A noteworthy account of an early contemplative experience of the bodhisattva before he left his home is reported in the Mahāsaccaka-sutta of the Majjhimanikāya in the Pāli scriptures. Here, the Buddha is said to have reported that he had already experienced the first dhyĀna (trance state) as a youth when he sat under a rose apple tree while his father conducted a ceremony.

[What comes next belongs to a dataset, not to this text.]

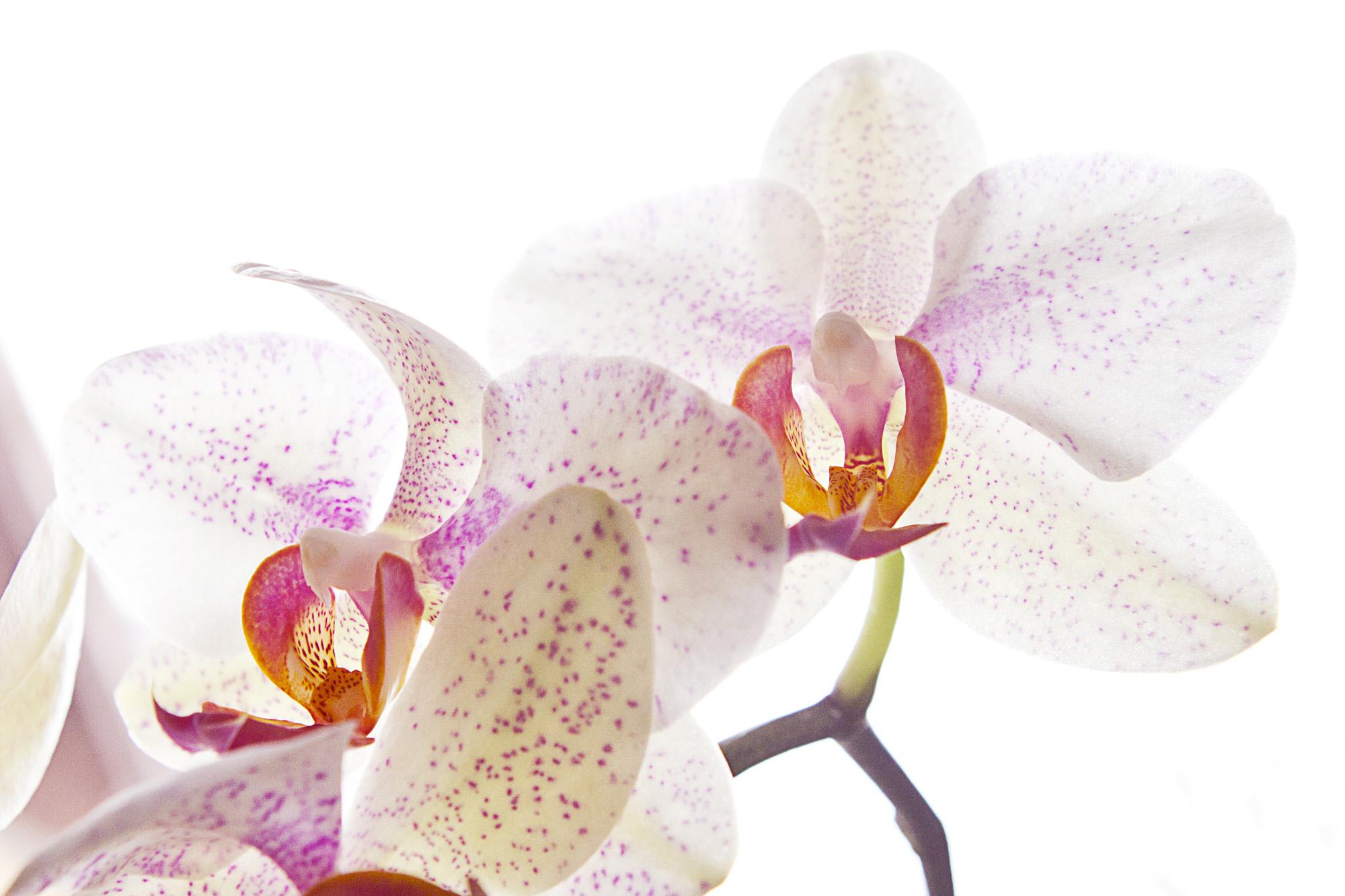 orchidee verbl ht orchidee eigenartige dendrobium luftwurzeln pflanzen orchideen der gr ne. Black Bedroom Furniture Sets. Home Design Ideas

Ascetic life and austerities. After he left home, Gautama visited the leading yoga masters of the period: Ārāḍa Kālāma (Pāli, Āḷāra Kālāma) and Udraka Rāmaputra (Pāli, Uddaka Rāmaputta). When Gautama did not attain salvation under their direction, he went to a site near the river Nairañjanā (Pāli, Nerañjarā) and engaged in extreme ascetic practices (Sanskrit, duṣkaracaryā; Pāli, dukkarākarikā) for six years, hoping to reach his goal in this way. Five other ascetics joined him as followers. However, when he finally understood that this extreme austerity would not lead to salvation, that it was fruitless, he ended these efforts, ate a substantial meal, took a bath in the river, and sat down under a tree of the botanical species ficus religiosa, which Buddhists thereafter called the bodhi tree. It was here, seven years after he had left home, that he obtained bodhi (awakening), perfect enlightenment, and thereby became a samyaksam-buddha, or "fully enlightened one."

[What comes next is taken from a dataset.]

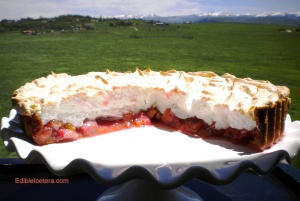 Rhubarb strawberry meringue 009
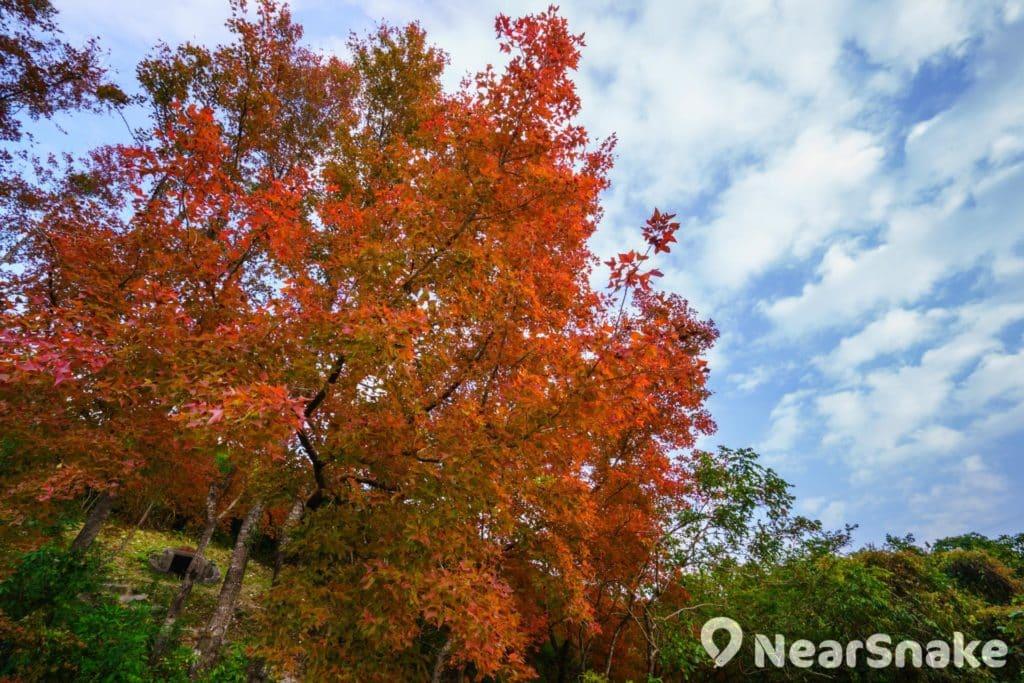 烏蛟騰有一排楓香樹,是鮮為人知的香港紅葉隱世景點。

The period of teaching and dissemination. After enlightenment, the Buddha remained in meditation for several days. In the beginning he was hesitant to preach the way to liberation that he had discovered (his dharma) because he doubted that others would understand it. However, he finally decided to preach, and he set out toward the city of Benares (Vārānasī). On the way, he met Upaka, a follower of the Ājīvika group of ascetics, but Upaka did not take the Buddha's words seriously and went his own way. The Buddha then reached Ṛṣipatana (in other texts called Ṛṣivadana; Pāli, Isipatana) near Benares, and here he delivered his first sermon, the famous Dharmacakrapravartanasūtra (Pāli, Dhammacakkappavattana-sutta), the discourse at Benares by which the wheel of the dharma was "Set into Motion." In this sermon, the Buddha explained the middle way between the extremes of luxury and asceticism, the four noble truths (the truth of suffering, the truth of the origin of suffering, the truth of the extinction of suffering, and the truth of the eightfold path leading to the extinction of suffering), as well as the impersonality of all beings. The site where the Buddha delivered this sermon is now known as Sārnāth, and it is one of the most important Buddhist places of pilgrimage.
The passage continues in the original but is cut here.